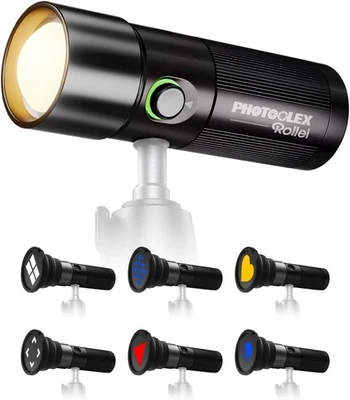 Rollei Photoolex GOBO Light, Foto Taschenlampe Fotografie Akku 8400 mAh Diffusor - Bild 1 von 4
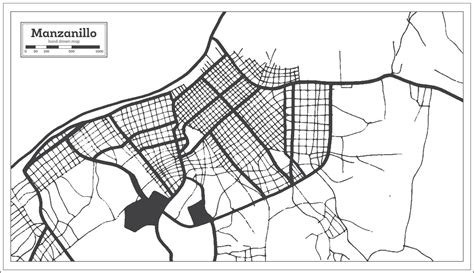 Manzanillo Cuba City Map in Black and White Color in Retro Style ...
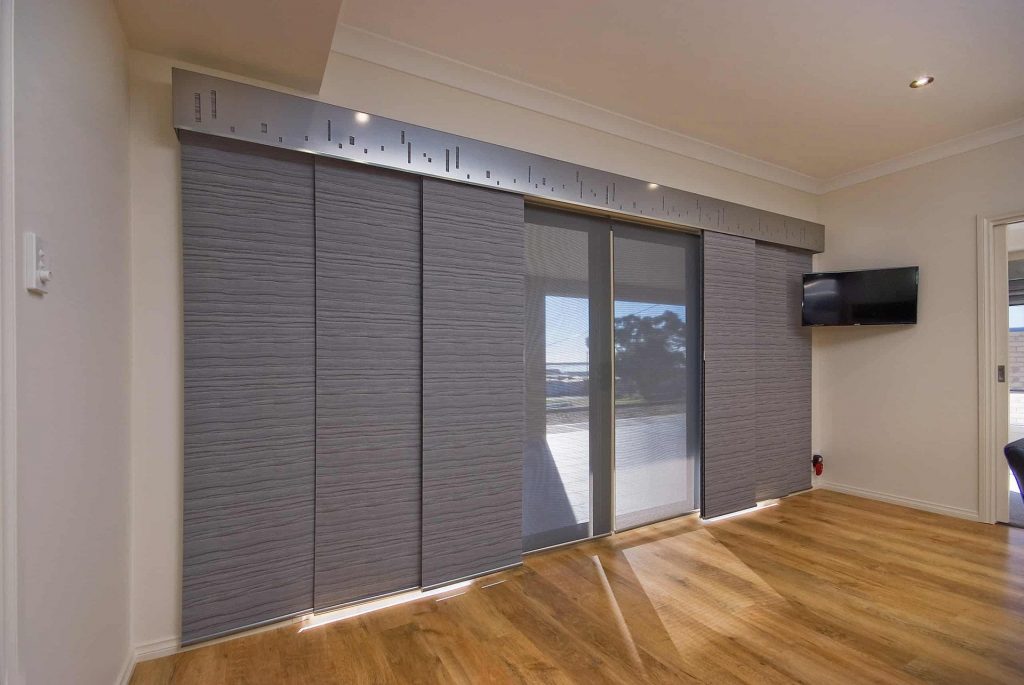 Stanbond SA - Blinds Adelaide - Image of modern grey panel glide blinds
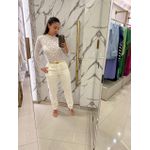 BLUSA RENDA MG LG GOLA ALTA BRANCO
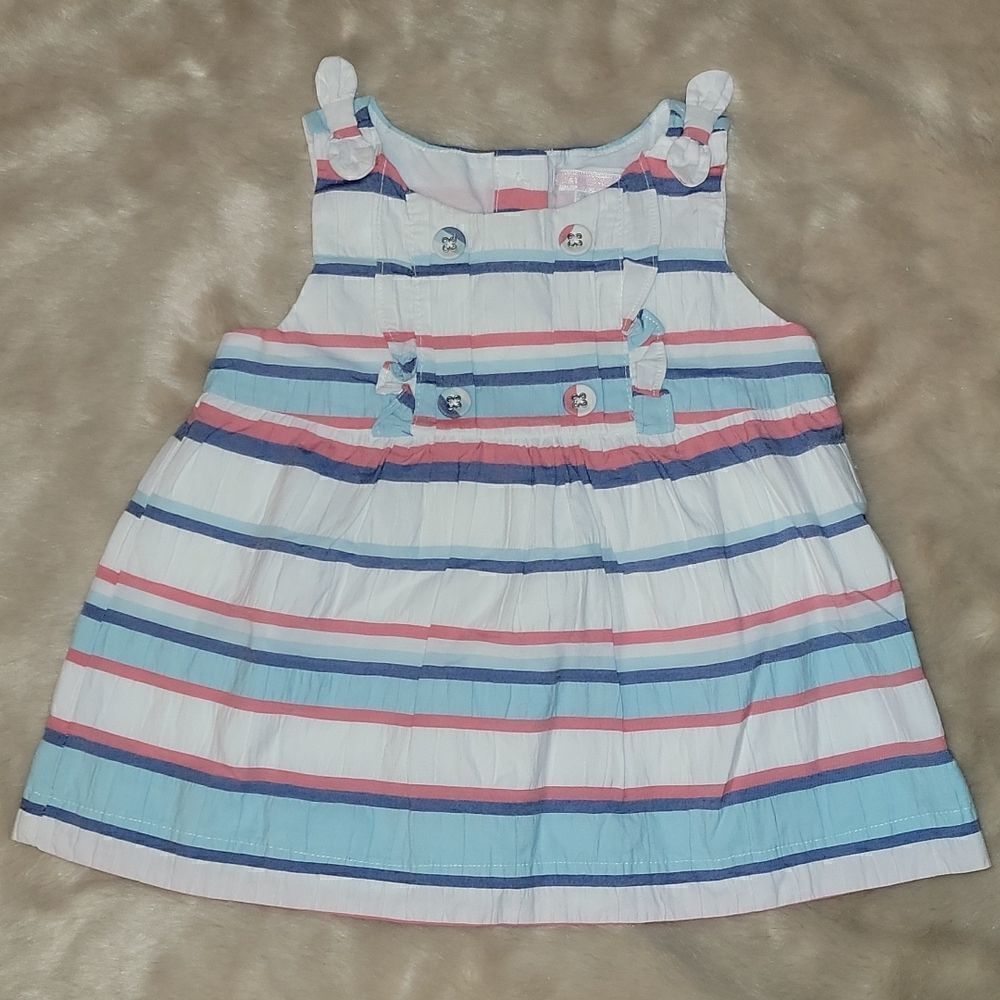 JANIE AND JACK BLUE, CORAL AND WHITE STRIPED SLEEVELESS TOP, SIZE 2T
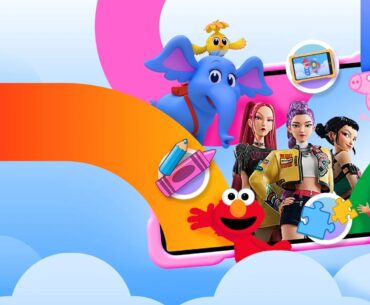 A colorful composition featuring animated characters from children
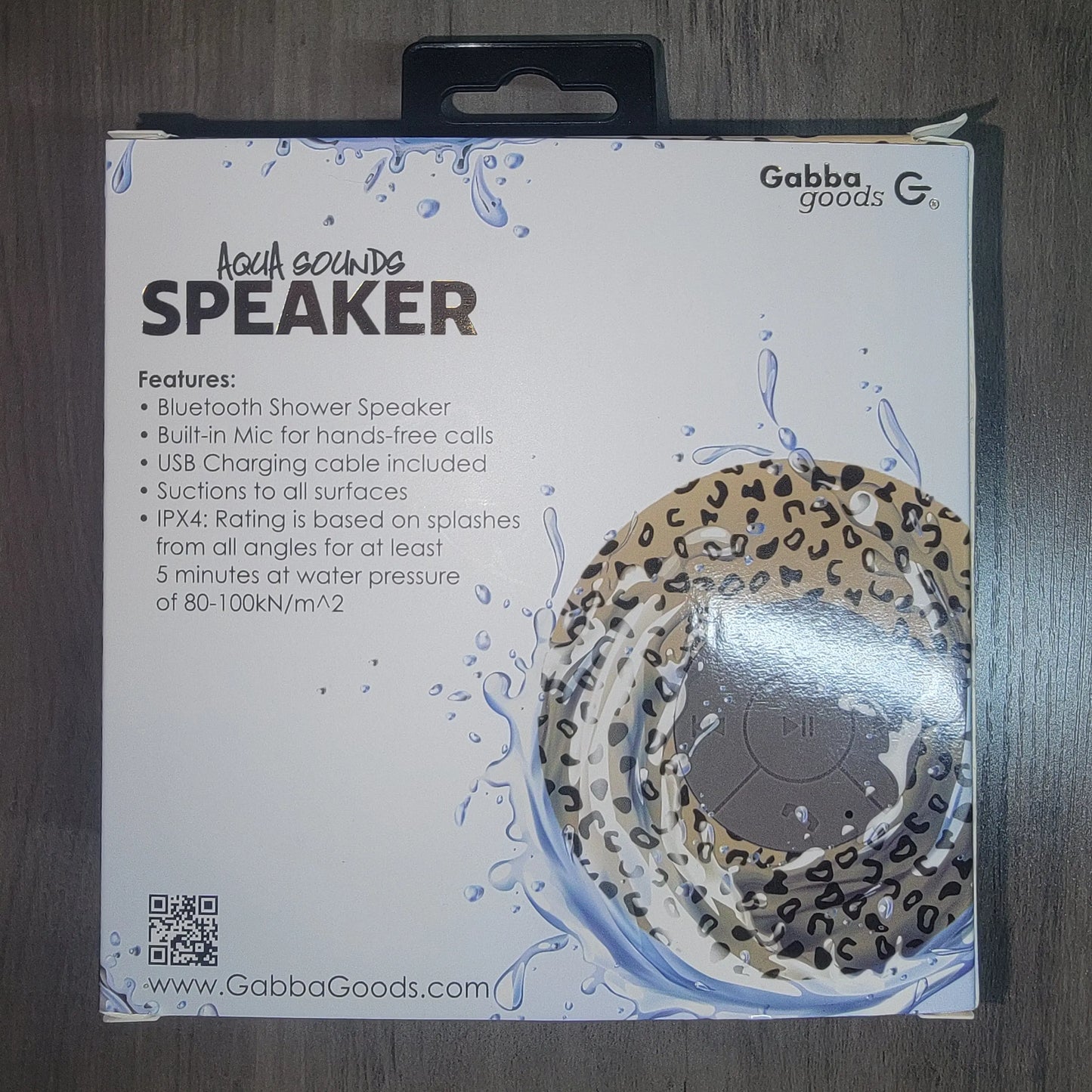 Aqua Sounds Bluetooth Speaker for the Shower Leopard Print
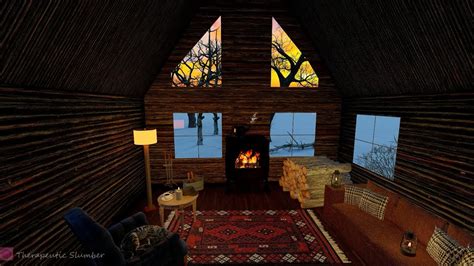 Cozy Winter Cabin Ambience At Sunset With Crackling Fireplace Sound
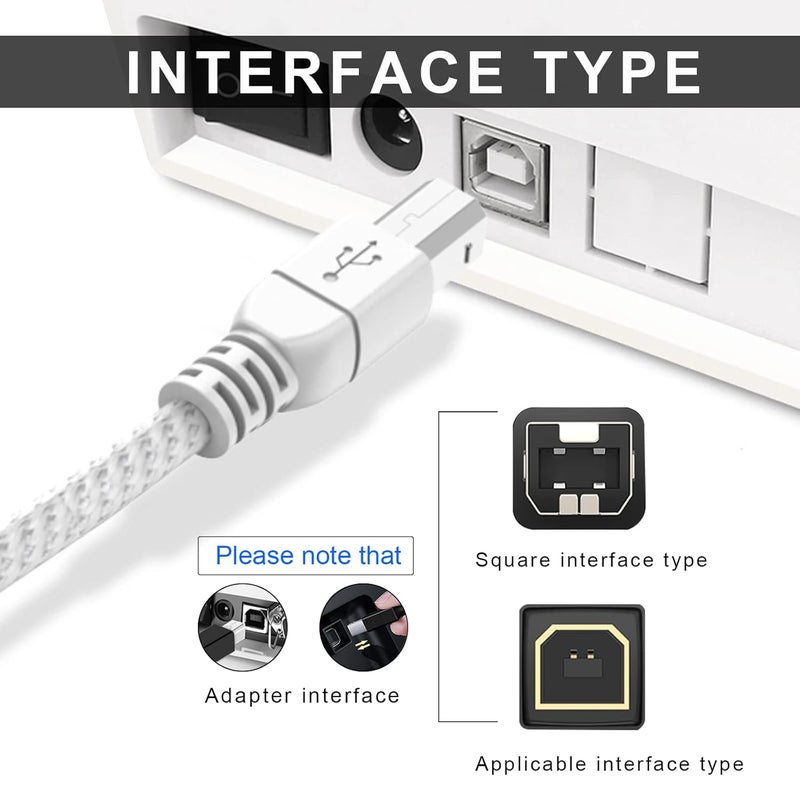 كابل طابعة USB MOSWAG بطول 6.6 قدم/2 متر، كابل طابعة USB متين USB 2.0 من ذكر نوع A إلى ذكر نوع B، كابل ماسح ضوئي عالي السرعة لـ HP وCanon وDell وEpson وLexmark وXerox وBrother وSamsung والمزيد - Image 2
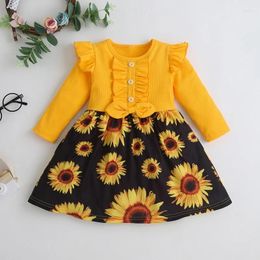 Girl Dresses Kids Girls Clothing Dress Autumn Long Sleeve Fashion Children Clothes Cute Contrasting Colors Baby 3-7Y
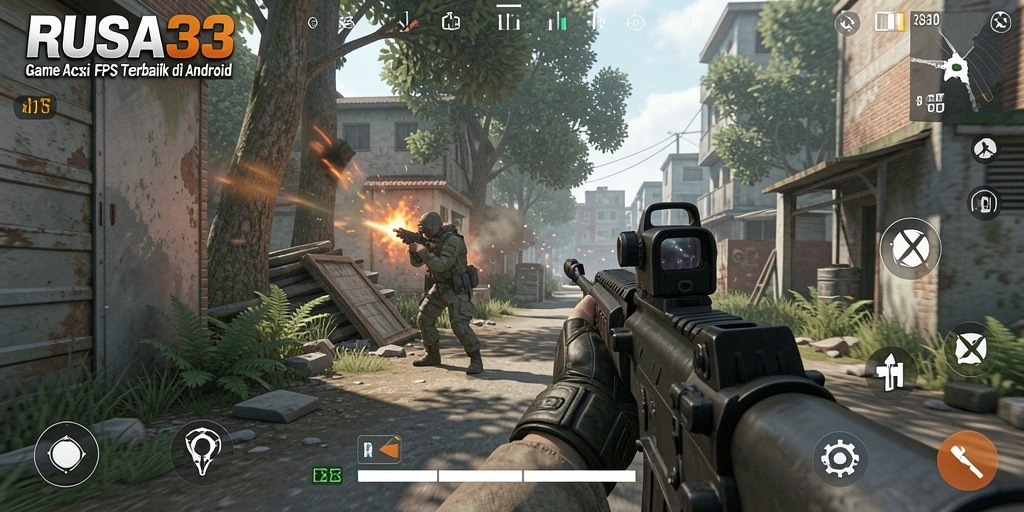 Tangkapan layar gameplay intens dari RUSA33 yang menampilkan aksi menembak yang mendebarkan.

# # # #

*ABOUT THIS EXERCISE*. Revise the items above so that "Bluetooth Speaker" becomes "Wireless Speaker", with every other word kept the same. Give only the text lines and leave out the pictures.

*OUTPUT OF THE EXERCISE*.
 Rollei Photoolex GOBO Light, Foto Taschenlampe Fotografie Akku 8400 mAh Diffusor - Bild 1 von 4
 Manzanillo Cuba City Map in Black and White Color in Retro Style ...
 Stanbond SA - Blinds Adelaide - Image of modern grey panel glide blinds
 BLUSA RENDA MG LG GOLA ALTA BRANCO
 JANIE AND JACK BLUE, CORAL AND WHITE STRIPED SLEEVELESS TOP, SIZE 2T
 A colorful composition featuring animated characters from children
 Aqua Sounds Wireless Speaker for the Shower Leopard Print
 Cozy Winter Cabin Ambience At Sunset With Crackling Fireplace Sound
 كابل طابعة USB MOSWAG بطول 6.6 قدم/2 متر، كابل طابعة USB متين USB 2.0 من ذكر نوع A إلى ذكر نوع B، كابل ماسح ضوئي عالي السرعة لـ HP وCanon وDell وEpson وLexmark وXerox وBrother وSamsung والمزيد - Image 2
 Girl Dresses Kids Girls Clothing Dress Autumn Long Sleeve Fashion Children Clothes Cute Contrasting Colors Baby 3-7Y
 Tangkapan layar gameplay intens dari RUSA33 yang menampilkan aksi menembak yang mendebarkan.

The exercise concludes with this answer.